■ Task requirements
Copy out the records word for word, starting at the line that contains "Judging from the" and ending with the final line of the records.

■ Data provided
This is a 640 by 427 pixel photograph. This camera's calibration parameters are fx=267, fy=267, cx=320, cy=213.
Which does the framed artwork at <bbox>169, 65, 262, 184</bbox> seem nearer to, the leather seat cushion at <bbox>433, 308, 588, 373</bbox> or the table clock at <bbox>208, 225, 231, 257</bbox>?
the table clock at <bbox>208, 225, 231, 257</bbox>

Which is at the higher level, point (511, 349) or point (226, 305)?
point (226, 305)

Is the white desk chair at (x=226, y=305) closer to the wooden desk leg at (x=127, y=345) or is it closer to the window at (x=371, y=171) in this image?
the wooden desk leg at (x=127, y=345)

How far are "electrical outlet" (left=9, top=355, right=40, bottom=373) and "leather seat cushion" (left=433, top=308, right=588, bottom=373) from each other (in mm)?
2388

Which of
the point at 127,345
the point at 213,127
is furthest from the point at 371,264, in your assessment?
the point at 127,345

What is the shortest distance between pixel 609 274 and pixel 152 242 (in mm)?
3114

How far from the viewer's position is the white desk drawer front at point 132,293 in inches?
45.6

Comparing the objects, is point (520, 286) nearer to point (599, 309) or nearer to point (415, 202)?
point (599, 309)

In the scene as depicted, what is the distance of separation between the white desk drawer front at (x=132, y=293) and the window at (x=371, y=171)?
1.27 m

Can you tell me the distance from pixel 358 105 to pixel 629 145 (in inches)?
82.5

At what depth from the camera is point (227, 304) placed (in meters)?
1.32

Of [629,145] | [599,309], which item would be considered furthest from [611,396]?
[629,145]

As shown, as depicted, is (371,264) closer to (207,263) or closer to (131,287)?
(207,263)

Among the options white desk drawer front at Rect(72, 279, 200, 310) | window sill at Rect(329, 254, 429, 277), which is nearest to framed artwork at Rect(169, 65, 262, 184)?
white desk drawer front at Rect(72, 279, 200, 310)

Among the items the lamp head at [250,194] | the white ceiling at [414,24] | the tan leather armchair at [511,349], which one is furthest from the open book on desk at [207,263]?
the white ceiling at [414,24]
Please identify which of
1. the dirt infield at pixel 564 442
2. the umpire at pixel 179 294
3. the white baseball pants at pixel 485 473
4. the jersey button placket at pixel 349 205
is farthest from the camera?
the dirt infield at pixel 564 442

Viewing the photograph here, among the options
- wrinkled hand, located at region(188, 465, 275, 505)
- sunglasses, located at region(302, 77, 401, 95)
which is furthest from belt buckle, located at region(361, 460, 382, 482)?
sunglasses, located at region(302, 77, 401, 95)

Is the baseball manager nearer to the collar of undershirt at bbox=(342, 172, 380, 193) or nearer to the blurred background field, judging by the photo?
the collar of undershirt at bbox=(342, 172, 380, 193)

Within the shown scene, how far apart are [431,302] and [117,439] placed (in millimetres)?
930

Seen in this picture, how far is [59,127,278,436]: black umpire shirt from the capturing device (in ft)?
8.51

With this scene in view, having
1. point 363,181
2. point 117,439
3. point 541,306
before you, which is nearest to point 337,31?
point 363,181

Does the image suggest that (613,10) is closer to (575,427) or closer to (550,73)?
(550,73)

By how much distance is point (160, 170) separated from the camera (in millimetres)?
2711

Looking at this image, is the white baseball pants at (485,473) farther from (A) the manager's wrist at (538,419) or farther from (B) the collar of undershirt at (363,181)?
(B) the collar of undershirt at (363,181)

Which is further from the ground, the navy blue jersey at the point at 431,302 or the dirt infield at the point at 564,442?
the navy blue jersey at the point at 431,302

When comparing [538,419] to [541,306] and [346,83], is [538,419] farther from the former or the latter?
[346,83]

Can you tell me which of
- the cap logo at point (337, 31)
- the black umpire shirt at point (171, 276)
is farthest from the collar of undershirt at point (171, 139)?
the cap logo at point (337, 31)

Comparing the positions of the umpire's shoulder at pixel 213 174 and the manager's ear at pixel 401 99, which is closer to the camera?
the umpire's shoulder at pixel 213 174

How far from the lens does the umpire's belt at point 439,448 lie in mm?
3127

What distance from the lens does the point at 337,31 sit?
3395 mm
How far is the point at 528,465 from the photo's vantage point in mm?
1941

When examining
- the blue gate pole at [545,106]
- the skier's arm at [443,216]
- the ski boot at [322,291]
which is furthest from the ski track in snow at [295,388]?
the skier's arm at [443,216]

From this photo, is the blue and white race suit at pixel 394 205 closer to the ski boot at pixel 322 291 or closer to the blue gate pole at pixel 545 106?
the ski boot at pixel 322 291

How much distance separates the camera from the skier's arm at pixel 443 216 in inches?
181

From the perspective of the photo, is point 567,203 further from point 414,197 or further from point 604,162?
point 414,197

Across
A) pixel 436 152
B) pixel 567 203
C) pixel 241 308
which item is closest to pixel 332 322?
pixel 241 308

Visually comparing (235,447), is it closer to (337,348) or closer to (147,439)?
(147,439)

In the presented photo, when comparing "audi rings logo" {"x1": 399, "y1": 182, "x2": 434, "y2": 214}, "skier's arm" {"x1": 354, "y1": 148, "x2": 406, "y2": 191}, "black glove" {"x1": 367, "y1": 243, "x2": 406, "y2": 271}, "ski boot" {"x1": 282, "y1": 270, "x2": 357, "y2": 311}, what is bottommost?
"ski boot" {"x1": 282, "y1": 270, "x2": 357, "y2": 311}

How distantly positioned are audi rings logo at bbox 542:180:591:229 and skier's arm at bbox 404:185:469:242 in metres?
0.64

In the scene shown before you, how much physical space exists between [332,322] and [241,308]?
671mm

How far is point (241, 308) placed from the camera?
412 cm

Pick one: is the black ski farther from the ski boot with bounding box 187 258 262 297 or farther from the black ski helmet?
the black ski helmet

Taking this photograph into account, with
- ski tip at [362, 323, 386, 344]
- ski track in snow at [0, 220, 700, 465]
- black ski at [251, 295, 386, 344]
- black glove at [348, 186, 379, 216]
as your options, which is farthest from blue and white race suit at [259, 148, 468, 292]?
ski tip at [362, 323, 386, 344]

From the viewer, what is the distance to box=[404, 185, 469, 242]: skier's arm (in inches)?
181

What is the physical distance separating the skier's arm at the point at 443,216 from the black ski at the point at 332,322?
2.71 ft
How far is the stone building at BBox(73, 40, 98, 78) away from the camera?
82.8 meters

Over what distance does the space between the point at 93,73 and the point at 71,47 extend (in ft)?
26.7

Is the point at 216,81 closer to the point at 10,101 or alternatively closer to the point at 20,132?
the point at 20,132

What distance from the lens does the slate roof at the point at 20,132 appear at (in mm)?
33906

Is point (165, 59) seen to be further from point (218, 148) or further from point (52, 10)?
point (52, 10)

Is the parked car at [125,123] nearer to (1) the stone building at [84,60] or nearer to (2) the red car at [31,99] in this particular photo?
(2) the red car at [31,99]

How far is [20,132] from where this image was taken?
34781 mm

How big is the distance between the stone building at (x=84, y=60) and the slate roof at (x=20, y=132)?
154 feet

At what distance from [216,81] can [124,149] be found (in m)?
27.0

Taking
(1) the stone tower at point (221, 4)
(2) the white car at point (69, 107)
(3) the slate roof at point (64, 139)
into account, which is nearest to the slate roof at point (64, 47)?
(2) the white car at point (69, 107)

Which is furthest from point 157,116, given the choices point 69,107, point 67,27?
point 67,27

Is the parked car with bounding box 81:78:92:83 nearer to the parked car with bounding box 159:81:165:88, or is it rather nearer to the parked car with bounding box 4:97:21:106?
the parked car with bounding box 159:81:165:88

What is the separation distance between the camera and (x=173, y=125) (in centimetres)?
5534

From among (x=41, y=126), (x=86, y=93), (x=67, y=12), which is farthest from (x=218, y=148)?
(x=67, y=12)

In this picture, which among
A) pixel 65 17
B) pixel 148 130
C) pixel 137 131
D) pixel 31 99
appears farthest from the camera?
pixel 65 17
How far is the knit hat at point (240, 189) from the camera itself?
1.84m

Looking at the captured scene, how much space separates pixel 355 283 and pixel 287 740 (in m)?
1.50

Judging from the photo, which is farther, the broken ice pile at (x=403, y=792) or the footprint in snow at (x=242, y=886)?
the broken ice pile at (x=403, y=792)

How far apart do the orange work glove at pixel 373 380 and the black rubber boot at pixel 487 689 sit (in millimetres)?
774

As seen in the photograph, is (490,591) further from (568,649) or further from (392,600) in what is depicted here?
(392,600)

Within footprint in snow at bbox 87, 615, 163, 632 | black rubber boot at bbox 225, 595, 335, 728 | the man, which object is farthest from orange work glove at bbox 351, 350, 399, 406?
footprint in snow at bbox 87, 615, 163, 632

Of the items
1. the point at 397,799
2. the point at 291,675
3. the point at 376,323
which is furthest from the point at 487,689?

■ Exercise answer
Judging from the photo, which is farther, the broken ice pile at (x=403, y=792) or the footprint in snow at (x=242, y=886)?
the broken ice pile at (x=403, y=792)

How far apart do the orange work glove at pixel 373 380 and the black rubber boot at pixel 487 689 sit (in millimetres)?
774

As seen in the photograph, is (490,591) further from (568,649) or further from (392,600) in what is depicted here?
(392,600)

Within footprint in snow at bbox 87, 615, 163, 632 | black rubber boot at bbox 225, 595, 335, 728 | the man, which object is farthest from orange work glove at bbox 351, 350, 399, 406?
footprint in snow at bbox 87, 615, 163, 632

Of the items
1. the point at 397,799
2. the point at 291,675
3. the point at 376,323
which is furthest from the point at 487,689?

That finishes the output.